Efforts to prohibit hydraulic fracturing and other oil extraction techniques in Los Angeles have hit a road block in the city’s Planning Department. In a new report, city planners recommend that LA not pursue the moratorium approved by the city council eight months ago. 

February’s vote drew close attention from the oil industry and praise from anti-fracking activists. Los Angeles was the first California city where fracking actually happens to call for a ban on the practice. At the time, the city council asked LA’s planning department to report back on how to write up regulations for non-conventional oil extraction, where well operators force oil and natural gas out of shale and sand using steam, water, gravel and chemicals.

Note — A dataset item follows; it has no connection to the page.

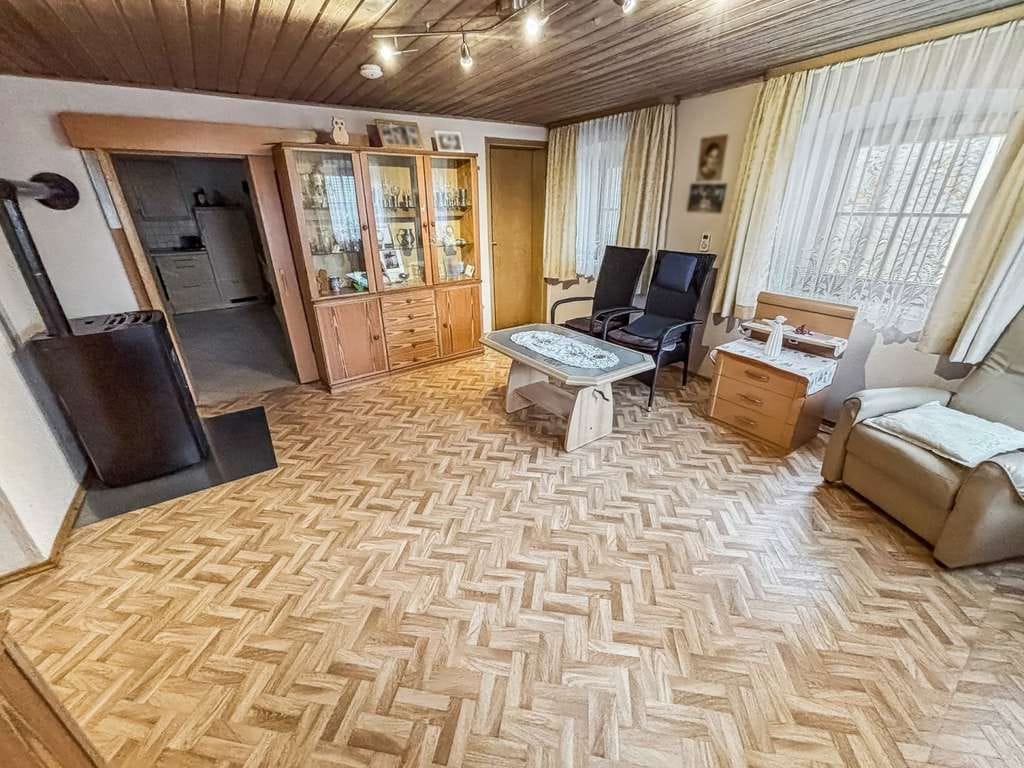 Immobilie in Dinkelsbühl - Einfamilienhaus mit Scheune und Potenzial in Dinkelsbühl-Bernhardswend - Bild 2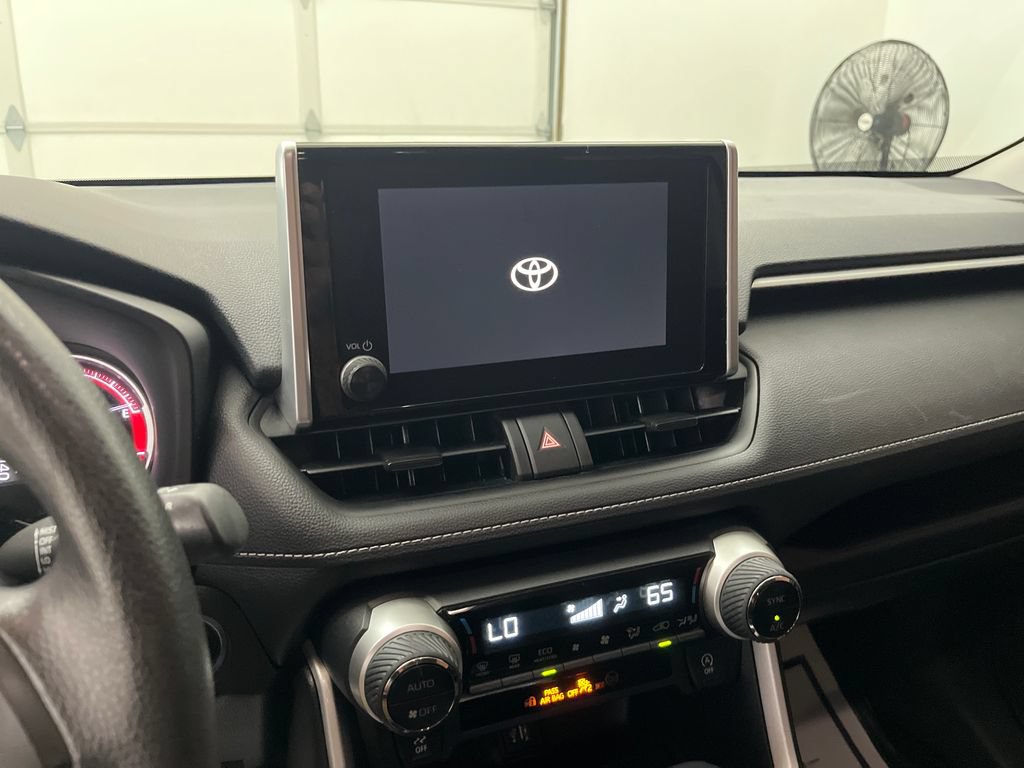 Used 2023 Toyota RAV4 XLE AWD/4WD image 19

In a letter accompanying the report, Deputy Director of Planning Alan Bell says Los Angeles would need technical assistance to develop a ban on fracking. “Developing new regulations on this complex issue requires collaboration with an expert in petroleum and natural gas engineering or geology, and at present, there is no qualified City Staff with this set of expertise,” Bell wrote.

Even once someone is hired, authors of the report argue that existing federal, state and county rules could trump any new restrictions the city might enact on fracking. According to the report, “The State's authorization to conduct well stimulation does not preempt local jurisdictions from establishing traditional land use and zoning regulations which can dictate where oil and gas activity takes place,” however, oil industry groups have “argued that local jurisdictions have no authority to regulate how oil and gas extraction occurs.”

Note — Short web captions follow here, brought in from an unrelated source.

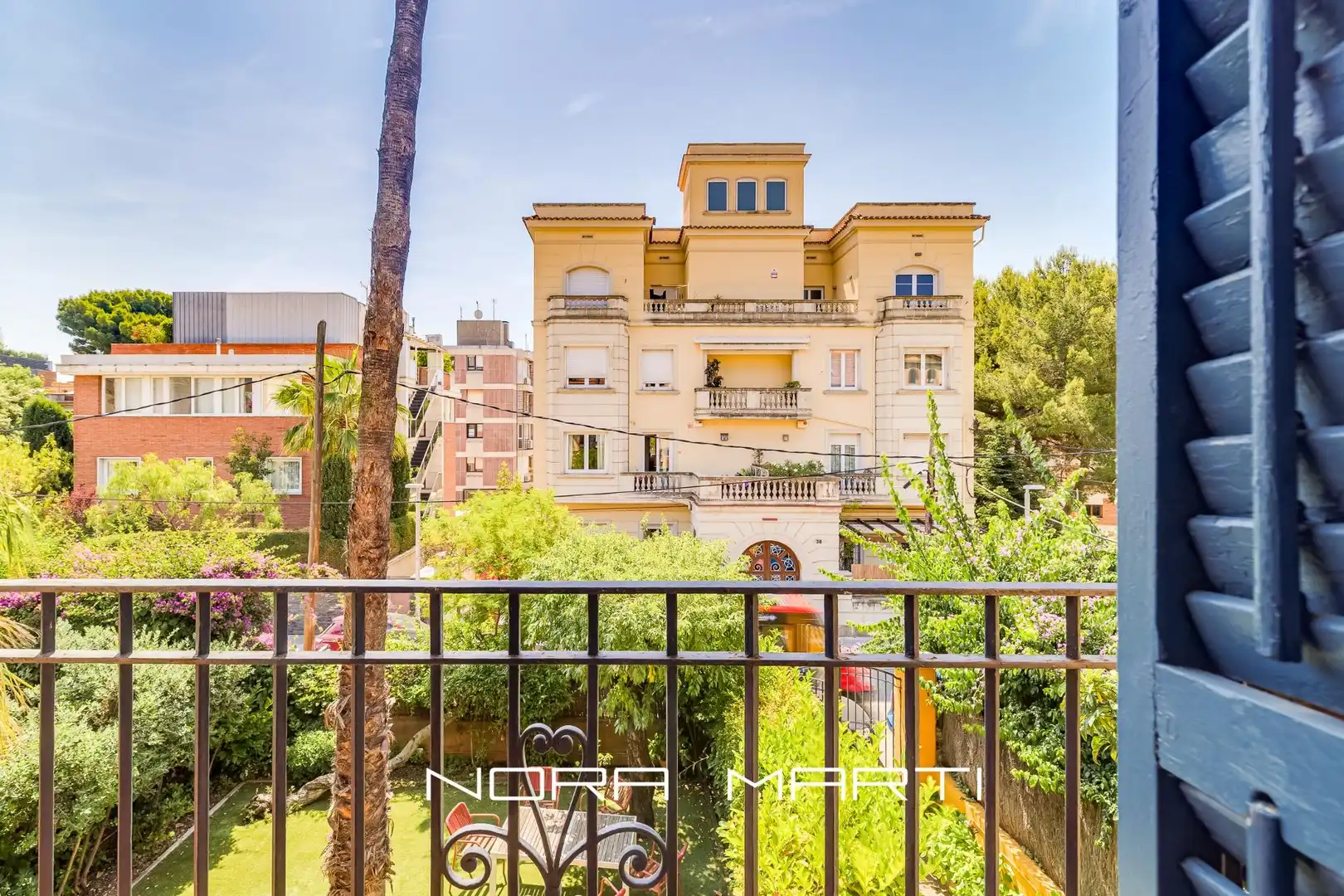 Außenansicht von Wohnung zur Miete in Barcelona mit Klimaanlage, Heizung und Privatgarten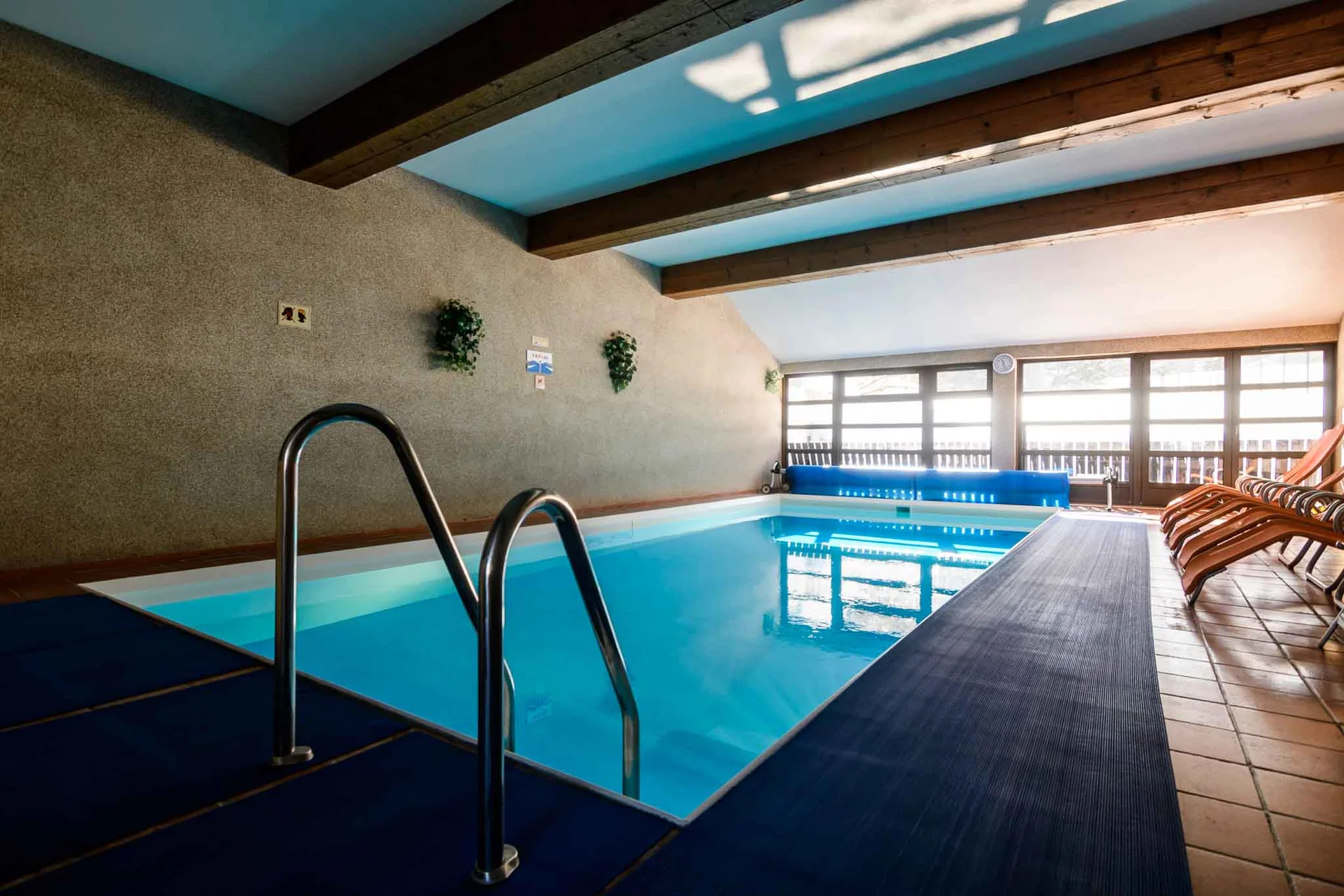 A hotel beltéri medencéje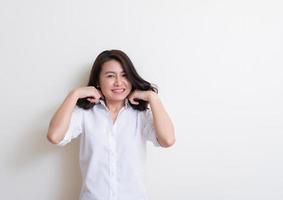 retrato, de, joven, mujer asiática, posición, y, sonriente foto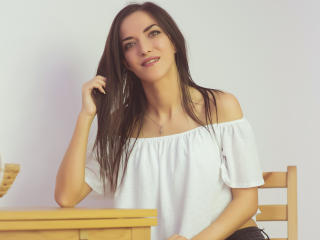 Serenidy - online chat x with a European Sexy babes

The 67-page report also points out that oil producers are aggressively challenging local bans, including in the nearby city of Compton. After Compton city leaders approved a moratorium, the Western States Petroleum Association sued, arguing that state rules pre-empted the city. Compton withdrew its moratorium in September.  

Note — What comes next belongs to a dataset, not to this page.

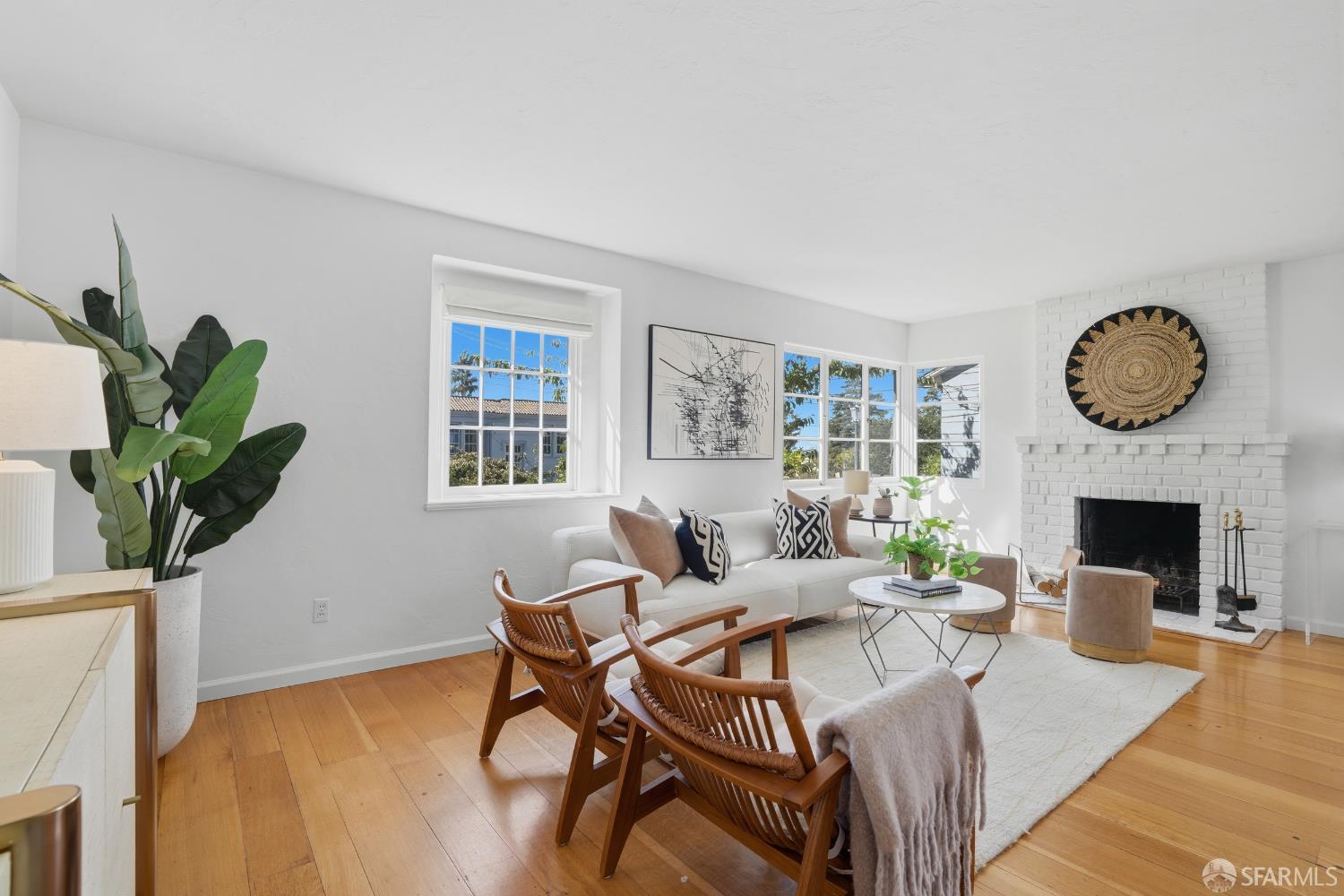 Detail Gallery Image 7 of 40 For 4614 Jacobus Ave, Oakland,  CA 94618 - 3 Beds | 2 Baths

A lawyer for the Natural Resources Defense Council says that LA planners should go back to the drawing board. "City officials did not do the one thing they were directed to do,” says NRDC’s Damon Nagami. “[C]reate an ordinance that would place a moratorium on fracking in Los Angeles.”

The issue will return to city council via two committees, Planning and Land Use Management, and Energy and the Environment, later this month.